▶ _COMPLETE THE FOLLOWING_
1) From the forum post about grue and bleen, write out the part that opens with the words containing "1. You'll forgive" and closes with "grue-bleen's physical parts.".
2) Answer these questions from the forum post about grue and bleen:
(a) Which two terms does the writer say they may keep using?
(b) What device is offered as an example of the physically simplest color discrimination device?
(c) Up to which year are the two scientific theories said to be empirically equivalent?

▶ _EXTRACTED TEXT_
• • • • •

Missing Shade of Blue



Posts: 62
Joined: Dec. 2008

(Permalink) Posted: Dec. 20 2008,16:25   

Keith,

A few thoughts:

1. You'll forgive me if I occasionally continue to use "predicate" and "Turing Machine". It makes things clearer for me to follow. This might be one of the reasons I'm having trouble seeing the arguments here. I might be a bit too inured to thinking in terms of language and representation.

2. Your wavelength detector example is useful. The suggestion seems to be that a blue-green computer is simpler than a grue-bleen computer not on some syntactic notion of simplicity, but according to a simple physical notion of simplicity. A blue-green detector can be constructed with fewer physical parts than a grue-bleen one. Maybe not just fewer. Maybe it's the case that for any grue-bleen detector, one could construct a blue-green detector using a proper subset of the grue-bleen's physical parts.

Here's my response. I'll have to think about the issue some more to figure out what I really think, but here's what I'm thinking right now:

Let's say you describe the physically simplest color discrimination device, say a pigment in a box, and claim its a blue-green detector. The grue-bleener might agree that this device is the simplest, but disagree that it's a blue-green detector. They say it must be a grue-bleen detector. Recall that you and the grue-bleener have different theories of the world, and that's going to affect how you predict this detector will behave post-2012. The blue-greener claims the pigment distinguishes grue and bleen, not blue and green. Now you can use all sorts of physical arguments to try to convince the grue-bleener that the pigment detects blue and green. The grue-bleener will just claim that your arguments are tainted by your use of bizarrely gerrymandered concepts (such as wavelength in nm). He has exactly symmetrical arguments for why the pigment detects grue. Both of your scientific theories are empirically equivalent up to 2012, but they disagree after that. Before 2012 there is no way to decide who's right without reference to our inductive bias.

• • • • •

Data listing
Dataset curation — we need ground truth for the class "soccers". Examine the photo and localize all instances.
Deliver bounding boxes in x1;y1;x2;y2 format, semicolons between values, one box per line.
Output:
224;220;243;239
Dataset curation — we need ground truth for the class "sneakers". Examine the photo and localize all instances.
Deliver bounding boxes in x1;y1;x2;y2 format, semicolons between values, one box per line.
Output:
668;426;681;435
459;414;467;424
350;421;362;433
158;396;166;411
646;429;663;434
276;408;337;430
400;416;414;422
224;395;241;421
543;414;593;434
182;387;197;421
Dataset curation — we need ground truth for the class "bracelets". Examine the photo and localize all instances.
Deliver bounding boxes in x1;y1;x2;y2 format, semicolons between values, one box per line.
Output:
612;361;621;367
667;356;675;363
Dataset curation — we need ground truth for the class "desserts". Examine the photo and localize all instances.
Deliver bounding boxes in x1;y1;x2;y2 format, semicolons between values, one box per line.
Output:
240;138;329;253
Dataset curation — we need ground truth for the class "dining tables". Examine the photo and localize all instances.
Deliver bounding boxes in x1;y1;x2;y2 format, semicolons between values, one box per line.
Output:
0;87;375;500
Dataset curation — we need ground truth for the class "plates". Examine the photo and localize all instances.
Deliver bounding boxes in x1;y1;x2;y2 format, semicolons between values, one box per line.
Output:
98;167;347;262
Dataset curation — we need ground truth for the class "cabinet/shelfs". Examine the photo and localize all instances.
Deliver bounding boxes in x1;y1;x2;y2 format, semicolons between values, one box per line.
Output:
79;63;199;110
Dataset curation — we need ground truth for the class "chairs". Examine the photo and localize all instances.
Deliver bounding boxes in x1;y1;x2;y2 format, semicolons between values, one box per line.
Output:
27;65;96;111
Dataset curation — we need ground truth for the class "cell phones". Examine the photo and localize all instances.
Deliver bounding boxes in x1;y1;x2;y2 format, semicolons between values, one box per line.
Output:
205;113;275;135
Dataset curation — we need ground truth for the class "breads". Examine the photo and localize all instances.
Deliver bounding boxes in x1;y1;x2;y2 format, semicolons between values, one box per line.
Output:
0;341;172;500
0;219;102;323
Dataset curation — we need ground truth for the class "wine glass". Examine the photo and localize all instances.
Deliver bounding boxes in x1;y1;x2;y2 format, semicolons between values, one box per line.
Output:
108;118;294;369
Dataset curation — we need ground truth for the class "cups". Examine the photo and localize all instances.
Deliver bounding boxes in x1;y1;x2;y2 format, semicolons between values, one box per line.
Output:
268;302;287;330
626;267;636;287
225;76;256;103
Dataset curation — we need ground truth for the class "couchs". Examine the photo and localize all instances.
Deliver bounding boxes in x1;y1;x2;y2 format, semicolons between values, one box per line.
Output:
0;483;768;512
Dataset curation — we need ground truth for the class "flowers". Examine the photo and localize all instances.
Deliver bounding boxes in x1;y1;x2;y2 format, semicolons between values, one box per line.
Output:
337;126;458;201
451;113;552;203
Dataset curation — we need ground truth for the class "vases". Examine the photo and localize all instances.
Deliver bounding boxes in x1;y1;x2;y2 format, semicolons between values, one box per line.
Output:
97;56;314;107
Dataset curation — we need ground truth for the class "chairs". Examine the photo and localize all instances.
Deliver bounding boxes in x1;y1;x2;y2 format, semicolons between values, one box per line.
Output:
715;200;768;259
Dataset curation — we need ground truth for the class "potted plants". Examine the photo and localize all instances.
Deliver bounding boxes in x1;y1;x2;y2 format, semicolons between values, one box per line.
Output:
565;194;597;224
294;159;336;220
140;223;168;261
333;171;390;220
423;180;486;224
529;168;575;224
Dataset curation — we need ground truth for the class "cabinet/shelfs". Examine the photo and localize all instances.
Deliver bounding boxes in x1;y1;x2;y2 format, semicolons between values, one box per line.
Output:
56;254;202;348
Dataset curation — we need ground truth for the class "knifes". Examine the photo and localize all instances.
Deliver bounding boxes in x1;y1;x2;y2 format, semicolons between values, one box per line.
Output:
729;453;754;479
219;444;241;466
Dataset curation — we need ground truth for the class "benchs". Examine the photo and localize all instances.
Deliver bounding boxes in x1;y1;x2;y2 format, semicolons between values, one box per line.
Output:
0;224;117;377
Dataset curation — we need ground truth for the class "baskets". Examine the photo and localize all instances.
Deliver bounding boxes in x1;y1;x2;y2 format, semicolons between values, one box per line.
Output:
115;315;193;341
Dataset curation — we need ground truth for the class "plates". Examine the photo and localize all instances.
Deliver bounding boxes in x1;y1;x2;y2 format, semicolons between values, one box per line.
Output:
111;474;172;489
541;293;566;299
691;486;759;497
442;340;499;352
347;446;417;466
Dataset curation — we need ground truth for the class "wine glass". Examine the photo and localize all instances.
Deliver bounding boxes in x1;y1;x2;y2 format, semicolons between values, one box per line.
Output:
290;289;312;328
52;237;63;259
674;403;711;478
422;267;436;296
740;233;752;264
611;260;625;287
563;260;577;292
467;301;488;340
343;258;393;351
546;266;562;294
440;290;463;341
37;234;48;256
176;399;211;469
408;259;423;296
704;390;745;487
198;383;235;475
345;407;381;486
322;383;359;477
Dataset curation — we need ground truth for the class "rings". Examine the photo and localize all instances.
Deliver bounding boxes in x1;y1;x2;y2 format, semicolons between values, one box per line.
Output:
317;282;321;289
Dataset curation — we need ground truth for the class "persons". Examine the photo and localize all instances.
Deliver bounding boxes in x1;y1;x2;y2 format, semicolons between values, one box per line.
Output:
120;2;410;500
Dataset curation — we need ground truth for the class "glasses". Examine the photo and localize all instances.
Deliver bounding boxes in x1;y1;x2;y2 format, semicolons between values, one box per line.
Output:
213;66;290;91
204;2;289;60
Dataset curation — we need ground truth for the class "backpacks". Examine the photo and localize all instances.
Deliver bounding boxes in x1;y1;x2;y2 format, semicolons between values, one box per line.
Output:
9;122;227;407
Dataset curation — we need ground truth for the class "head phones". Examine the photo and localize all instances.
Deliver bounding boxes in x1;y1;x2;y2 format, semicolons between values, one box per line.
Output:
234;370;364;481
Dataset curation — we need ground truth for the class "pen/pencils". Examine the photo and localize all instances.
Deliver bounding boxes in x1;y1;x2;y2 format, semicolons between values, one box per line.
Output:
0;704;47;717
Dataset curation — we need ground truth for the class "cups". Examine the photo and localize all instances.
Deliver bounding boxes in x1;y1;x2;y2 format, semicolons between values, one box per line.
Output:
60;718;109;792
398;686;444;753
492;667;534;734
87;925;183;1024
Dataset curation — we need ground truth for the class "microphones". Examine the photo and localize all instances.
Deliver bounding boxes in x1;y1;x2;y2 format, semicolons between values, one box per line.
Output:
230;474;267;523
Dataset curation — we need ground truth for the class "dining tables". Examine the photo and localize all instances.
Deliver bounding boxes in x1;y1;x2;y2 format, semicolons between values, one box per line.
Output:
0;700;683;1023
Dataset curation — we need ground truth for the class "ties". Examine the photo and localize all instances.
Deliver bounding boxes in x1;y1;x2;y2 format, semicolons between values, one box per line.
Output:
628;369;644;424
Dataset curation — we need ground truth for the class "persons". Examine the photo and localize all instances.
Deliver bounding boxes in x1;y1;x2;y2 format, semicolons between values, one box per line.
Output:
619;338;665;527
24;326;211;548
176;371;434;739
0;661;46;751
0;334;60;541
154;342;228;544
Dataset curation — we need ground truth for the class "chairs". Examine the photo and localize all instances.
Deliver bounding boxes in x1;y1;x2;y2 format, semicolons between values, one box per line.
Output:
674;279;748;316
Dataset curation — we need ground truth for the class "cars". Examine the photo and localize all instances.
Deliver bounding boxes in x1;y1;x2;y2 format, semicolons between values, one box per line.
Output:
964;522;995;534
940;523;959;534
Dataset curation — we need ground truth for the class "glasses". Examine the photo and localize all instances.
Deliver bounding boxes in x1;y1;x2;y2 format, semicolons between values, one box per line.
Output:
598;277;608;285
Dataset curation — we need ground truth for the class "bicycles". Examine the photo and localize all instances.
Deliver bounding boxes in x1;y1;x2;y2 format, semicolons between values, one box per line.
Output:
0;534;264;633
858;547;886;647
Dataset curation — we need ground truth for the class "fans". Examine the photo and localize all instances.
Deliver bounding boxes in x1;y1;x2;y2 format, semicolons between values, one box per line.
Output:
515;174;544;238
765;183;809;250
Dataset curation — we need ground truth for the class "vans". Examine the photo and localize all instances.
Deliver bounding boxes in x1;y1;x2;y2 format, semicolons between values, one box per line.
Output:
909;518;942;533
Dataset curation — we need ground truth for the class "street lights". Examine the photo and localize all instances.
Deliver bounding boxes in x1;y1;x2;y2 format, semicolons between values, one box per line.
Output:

• • • • •

▶ _CORRECT ANSWERS_
1)
1. You'll forgive me if I occasionally continue to use "predicate" and "Turing Machine". It makes things clearer for me to follow. This might be one of the reasons I'm having trouble seeing the arguments here. I might be a bit too inured to thinking in terms of language and representation.

2. Your wavelength detector example is useful. The suggestion seems to be that a blue-green computer is simpler than a grue-bleen computer not on some syntactic notion of simplicity, but according to a simple physical notion of simplicity. A blue-green detector can be constructed with fewer physical parts than a grue-bleen one. Maybe not just fewer. Maybe it's the case that for any grue-bleen detector, one could construct a blue-green detector using a proper subset of the grue-bleen's physical parts.

2)
(a) "predicate" and "Turing Machine"
(b) A pigment in a box
(c) 2012